Les crêpes aux cerises de Sylvia, "ce sont plutôt des cerises à la crêpe" s'amuse-t-elle. Et vu la quantité de fruits qu'elle verse dans la pâte, on veut bien la croire. "C'est comme ça que ma mère les faisait quand on rentrait des champs, et comme ça qu'on les aimait" raconte-t-elle.
La recette est simple… du moins en apparence : un œuf pour 60 grammes de farine, un peu de lait, un peu de sucre et une giclée de schnaps "du kirsch, de préférence" évidemment. Ne surtout pas mettre trop de liquide, la pâte doit rester bien épaisse.
On ajoute les cerises noires équeutées, mais pas dénoyautées "sinon, le jus partirait avant" précise la pâtissière. "Quand la crêpe cuit, les cerises éclatent et le jus se répand sur la pâte, c'est trop bon." Alors, bien sûr, il faut recracher les noyaux "mais on ne peut pas tout avoir."
D'ailleurs, pour le "Bettelmànn" non plus, elle ne dénoyaute pas ses cerises. "Mais pour le reste, j'ai le dénoyauteur sur mon plan de travail durant toute la saison" précise-t-elle.

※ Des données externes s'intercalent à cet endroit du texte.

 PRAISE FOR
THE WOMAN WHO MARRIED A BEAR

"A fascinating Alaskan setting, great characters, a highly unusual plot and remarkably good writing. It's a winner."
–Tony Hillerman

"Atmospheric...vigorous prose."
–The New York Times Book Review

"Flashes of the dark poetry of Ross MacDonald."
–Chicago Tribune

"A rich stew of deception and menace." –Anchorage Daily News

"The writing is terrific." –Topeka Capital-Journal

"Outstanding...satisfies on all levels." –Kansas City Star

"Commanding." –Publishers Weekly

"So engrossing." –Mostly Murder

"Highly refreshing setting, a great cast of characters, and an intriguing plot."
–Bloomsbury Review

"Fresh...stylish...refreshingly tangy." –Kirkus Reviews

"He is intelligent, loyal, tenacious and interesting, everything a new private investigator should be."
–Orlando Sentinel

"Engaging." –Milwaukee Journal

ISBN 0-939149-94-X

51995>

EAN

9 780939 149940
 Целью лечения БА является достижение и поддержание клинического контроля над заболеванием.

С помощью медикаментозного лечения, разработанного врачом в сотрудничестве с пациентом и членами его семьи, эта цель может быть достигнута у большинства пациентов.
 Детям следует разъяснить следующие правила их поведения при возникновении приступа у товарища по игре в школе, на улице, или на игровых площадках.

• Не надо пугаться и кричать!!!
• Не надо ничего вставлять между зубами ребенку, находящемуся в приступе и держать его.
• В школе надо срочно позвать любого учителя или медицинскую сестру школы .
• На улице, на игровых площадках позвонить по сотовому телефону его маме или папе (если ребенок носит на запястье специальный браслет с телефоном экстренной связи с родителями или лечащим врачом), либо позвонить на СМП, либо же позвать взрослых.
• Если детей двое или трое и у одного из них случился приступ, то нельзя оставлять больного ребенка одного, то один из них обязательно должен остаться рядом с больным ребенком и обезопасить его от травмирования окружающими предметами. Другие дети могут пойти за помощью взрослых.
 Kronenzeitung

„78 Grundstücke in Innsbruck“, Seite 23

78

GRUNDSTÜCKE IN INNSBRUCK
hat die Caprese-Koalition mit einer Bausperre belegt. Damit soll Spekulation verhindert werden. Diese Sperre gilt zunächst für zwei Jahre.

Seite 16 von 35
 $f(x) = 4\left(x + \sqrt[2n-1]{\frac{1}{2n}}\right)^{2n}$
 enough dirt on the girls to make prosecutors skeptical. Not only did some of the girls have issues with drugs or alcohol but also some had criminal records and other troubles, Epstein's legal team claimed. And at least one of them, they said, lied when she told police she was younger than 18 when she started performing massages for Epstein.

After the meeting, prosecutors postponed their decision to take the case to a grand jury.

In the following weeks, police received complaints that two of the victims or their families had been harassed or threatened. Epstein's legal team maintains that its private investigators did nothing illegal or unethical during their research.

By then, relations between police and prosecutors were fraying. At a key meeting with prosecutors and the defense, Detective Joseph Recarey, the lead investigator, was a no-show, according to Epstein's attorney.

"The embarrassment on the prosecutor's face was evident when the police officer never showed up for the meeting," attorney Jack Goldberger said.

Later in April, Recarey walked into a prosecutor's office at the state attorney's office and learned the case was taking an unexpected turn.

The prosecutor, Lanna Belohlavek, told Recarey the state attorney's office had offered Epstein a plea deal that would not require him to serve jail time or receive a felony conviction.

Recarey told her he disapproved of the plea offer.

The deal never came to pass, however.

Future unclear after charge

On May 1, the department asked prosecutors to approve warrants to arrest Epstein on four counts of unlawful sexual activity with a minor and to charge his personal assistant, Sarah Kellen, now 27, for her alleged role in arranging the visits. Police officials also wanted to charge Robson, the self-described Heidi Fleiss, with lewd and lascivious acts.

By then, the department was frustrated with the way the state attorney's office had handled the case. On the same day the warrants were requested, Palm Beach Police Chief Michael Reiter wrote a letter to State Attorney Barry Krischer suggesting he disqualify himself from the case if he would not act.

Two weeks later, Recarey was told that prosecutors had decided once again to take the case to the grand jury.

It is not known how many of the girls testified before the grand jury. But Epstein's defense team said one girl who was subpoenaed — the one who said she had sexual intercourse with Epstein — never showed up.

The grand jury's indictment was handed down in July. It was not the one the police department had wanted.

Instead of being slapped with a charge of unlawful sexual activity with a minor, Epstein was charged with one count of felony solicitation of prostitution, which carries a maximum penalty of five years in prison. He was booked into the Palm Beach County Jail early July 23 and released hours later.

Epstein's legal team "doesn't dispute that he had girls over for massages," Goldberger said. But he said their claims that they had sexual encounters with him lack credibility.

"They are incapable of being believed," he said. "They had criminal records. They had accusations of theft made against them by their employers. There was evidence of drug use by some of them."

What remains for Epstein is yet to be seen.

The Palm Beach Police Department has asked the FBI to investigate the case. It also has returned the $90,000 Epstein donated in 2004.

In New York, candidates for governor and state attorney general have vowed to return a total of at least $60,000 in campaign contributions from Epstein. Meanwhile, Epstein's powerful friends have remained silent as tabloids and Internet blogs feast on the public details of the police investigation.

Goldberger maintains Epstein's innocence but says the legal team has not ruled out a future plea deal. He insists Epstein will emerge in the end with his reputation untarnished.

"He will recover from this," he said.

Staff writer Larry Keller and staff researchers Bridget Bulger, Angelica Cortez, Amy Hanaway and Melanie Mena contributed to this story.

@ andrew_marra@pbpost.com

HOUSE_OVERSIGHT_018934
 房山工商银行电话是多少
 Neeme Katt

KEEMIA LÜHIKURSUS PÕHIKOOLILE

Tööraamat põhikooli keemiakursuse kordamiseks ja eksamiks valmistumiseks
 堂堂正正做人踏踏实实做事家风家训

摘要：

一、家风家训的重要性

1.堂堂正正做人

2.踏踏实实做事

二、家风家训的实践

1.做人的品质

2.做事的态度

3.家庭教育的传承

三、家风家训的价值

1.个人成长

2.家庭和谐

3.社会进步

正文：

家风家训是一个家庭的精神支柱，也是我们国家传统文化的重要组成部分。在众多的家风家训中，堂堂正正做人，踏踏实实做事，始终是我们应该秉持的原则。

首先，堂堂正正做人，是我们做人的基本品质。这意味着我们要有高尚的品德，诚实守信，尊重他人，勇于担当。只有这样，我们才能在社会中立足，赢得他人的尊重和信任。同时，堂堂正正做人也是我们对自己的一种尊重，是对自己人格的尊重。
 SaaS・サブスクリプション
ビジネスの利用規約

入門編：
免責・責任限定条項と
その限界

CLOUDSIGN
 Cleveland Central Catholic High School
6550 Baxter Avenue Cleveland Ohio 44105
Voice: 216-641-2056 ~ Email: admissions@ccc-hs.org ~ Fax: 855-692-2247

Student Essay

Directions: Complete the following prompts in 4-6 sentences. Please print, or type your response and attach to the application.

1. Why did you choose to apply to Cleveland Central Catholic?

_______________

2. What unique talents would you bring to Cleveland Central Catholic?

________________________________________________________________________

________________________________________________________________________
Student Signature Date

Le mélange est versé dans une poêle bien chaude, préalablement huilée. La cuisson demande du temps, une dizaine de minutes, pour que la pâte puisse bien prendre, et les cerises, exploser et libérer leur jus.
Quand les cerises éclatent et le jus se répand sur la pâte, c'est trop bon.
Sylvia Martin
Soudain, un fort grésillement, presque un craquètement, très caractéristique : "C'est l'huile chaude qui se mêle au jus aqueux des fruits" explique Sylvia Martin. Il est temps de retourner le gâteau, sans le casser. "Ma mère le faisait avec une spatule, mais moi, je n'y arrive pas" confesse la pâtissière. "Je prends une seconde poêle."
Opération réussie, même si un mélange de graisse et de jus éclabousse la table de cuisson. "On en met un peu partout, mais ce n'est pas grave" estime Sylvia Martin. "Quand on aime, on nettoie volontiers."
La crêpe retournée dévoile les cerises ouvertes, aux noyaux apparents, et les filets de jus rouge lie de vin qui imbibent la pâte. Encore quelques minutes, et le plat est prêt. Saupoudré de sucre à la cannelle, la touche finale indispensable, il est prêt à offrir toutes ses saveurs. Made in Westhoffen, et nulle part ailleurs.